They move together with an easy familiarity. She laughs at something he says, the sound carrying faintly on the night air. They look right together—both strong, confident, whole. Both born shifters who understand this world in ways I never will.

I watch as they reach the edge of the woods. In perfect synchronicity, they shift—their human forms melting away to reveal powerful wolves. Erik’s dark gray coat gleams silver in the moonlight. Elina’s sleek black form moves alongside his as they race into the forest.

Jealousy comes, sharp and painful. I recognize it this time, acknowledge it, then push it away. There’s no point to it. Erik made his choice, and it wasn’t me.

The jealousy is followed by a pang of loneliness. I don’t know what to do with it, with this aching. I don’t know where to put it or bury it. It’s a different pain from what I have experienced before. There’s no physical source of it.

Seeing Erik with Elina makes me feel like I have no place in this world. I have no one to call my own, no one in whose arms I can hide, no one who will protect me. I had thought that Erik was that person, but he dispelled my delusions pretty quickly.

Maybe it’s better this way. He needs a mate who was born in this world, someone who understands his responsibilities, his position. Someone not shattered into a thousand jagged bits.

I press my palm against my chest where the hollow ache lives. One day, I tell myself. One day, I’ll find all my broken pieces and put them back together. They may not fit perfectly—there will be cracks, missing parts—but I’ll be whole enough.

Maybe then, someone will love me. Even if it isn’t my fated mate.

I step out from behind the tree and make my way back to the palace, leaving Erik and Elina to their midnight run. Each step feels heavy, weighty with loss and longing. But I keep walking.

This is what I do best—survive, move forward, adapt. I’ve done it for twenty years. I can do it for twenty more if I have to.

As I reach the palace doors, I glance back once at the moonlit forest. My wolf whimpers inside me, yearning to run with our mate, even if he doesn’t want us.

“No,” I whisper aloud. “He doesn’t want you. And that’s okay.”

The words feel empty, a hollow comfort. But I repeat them anyway as I climb the stairs back to my cold bedroom.

I wake to sunlight streaming across my face. I must have fallen asleep on the balcony again. My body aches from the hard stone, but I don’t mind. Physical discomfort is familiar, almost comforting in its predictability.

A soft knock at my door pulls me from my thoughts. I quickly slip inside the room, running my fingers through my tangled hair before calling out, “Come in.”
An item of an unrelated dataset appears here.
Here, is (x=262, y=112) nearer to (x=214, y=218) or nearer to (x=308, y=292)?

Maya enters, carrying a small tray with a teapot on it. Her smile seems forced, tense around the edges. “Good morning,” she says, setting the tray on a nearby table. “I thought we could talk.”

Her tone makes my stomach clench. “About what?”

She pours tea into two delicate cups and hands one to me. “About what you asked me the other night. About removing your wolf.”

My fingers tighten around the warm cup. “You found something?”

“Maybe.” She sits on the edge of my bed, looking more serious than I’ve ever seen her. “I’ve been doing some research and consulting with witches and healers who specialize in genetics and transformations.”

I sit across from her, hardly daring to breathe. “And?”

“There may be a way.” Maya’s voice is careful, measured. “It’s experimental, and there are risks. But theoretically, since your shifter gene was artificially activated, it could be, well, deactivated.”

Hope flutters in my chest, fragile as a baby bird. “How?”

“It would involve a series of treatments. Some tests first, to understand exactly what they did to activate the gene. Then a combination of magical and scientific interventions to reverse the process.” She pauses, studying my face. “But Fiona, there are serious risks. Your wolf is part of you now. Removing it could harm you, maybe even kill you.”

I absorb this, turning the teacup between my palms. “What would the tests entail?”

“Blood draws, mainly. Tissue samples.” Her eyes soften with understanding. “I know how difficult that might be for you, given your past.”

Memories flash through my mind—cold, metal tables, needles, scalpels. My hands begin to tremble, tea sloshing dangerously close to the rim of my cup.

“You don’t have to decide now,” Maya adds quickly. “Take time to think—”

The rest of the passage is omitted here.